• **Goal of the exercise**:
Type out the full passage on factors for efficient wastewater treatment word for word, from its heading through its last sentence.

Factors for efficient wastewater treatment
For holistic work of the wastewater treatment to be successful, it is crucial that all relevant target dimensions are sufficiently considered:
- Cleaning performance
- Operational stability
As a measure for the quality of wastewater treatment, cleaning performance represents the highest priority with a wastewater treatment plant. After all, it is necessary to comply with applicable legal limits which, depending on the use of the treated water, may even exceed the minimum requirements of the German Wastewater Ordinance. The plant's stability should be viewed in a similar context. A wastewater treatment plant must achieve the required performance data even under shock loads. However, technology that has exceeded its service life and operating modes with high material wear can endanger this.
Energy costs are almost the only cost factor that can be significantly influenced in the day-to-day operation of a wastewater treatment plant. Other costs, such as for operating personnel or maintenance, should be regarded as fixed as far as possible. When building a new plant, crucial decisions for the later energy demand are made in the early phases. However, with around 10,000 municipal wastewater treatment plants nationwide, new construction is clearly an exception.

• **Data provided**:
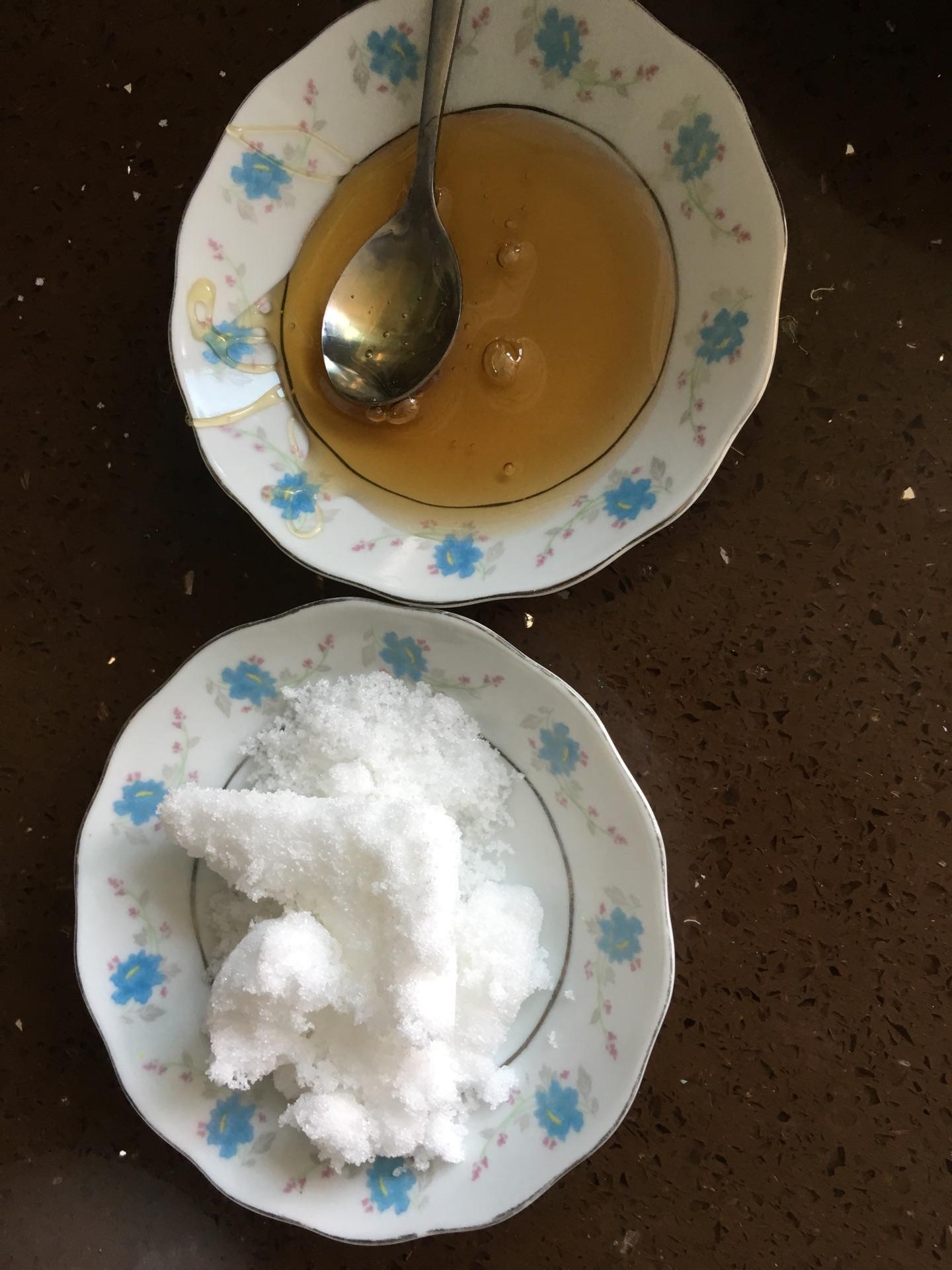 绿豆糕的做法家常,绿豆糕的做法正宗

• **Task output**:
Factors for efficient wastewater treatment
For holistic work of the wastewater treatment to be successful, it is crucial that all relevant target dimensions are sufficiently considered:
- Cleaning performance
- Operational stability
As a measure for the quality of wastewater treatment, cleaning performance represents the highest priority with a wastewater treatment plant. After all, it is necessary to comply with applicable legal limits which, depending on the use of the treated water, may even exceed the minimum requirements of the German Wastewater Ordinance. The plant's stability should be viewed in a similar context. A wastewater treatment plant must achieve the required performance data even under shock loads. However, technology that has exceeded its service life and operating modes with high material wear can endanger this.
Energy costs are almost the only cost factor that can be significantly influenced in the day-to-day operation of a wastewater treatment plant. Other costs, such as for operating personnel or maintenance, should be regarded as fixed as far as possible. When building a new plant, crucial decisions for the later energy demand are made in the early phases. However, with around 10,000 municipal wastewater treatment plants nationwide, new construction is clearly an exception.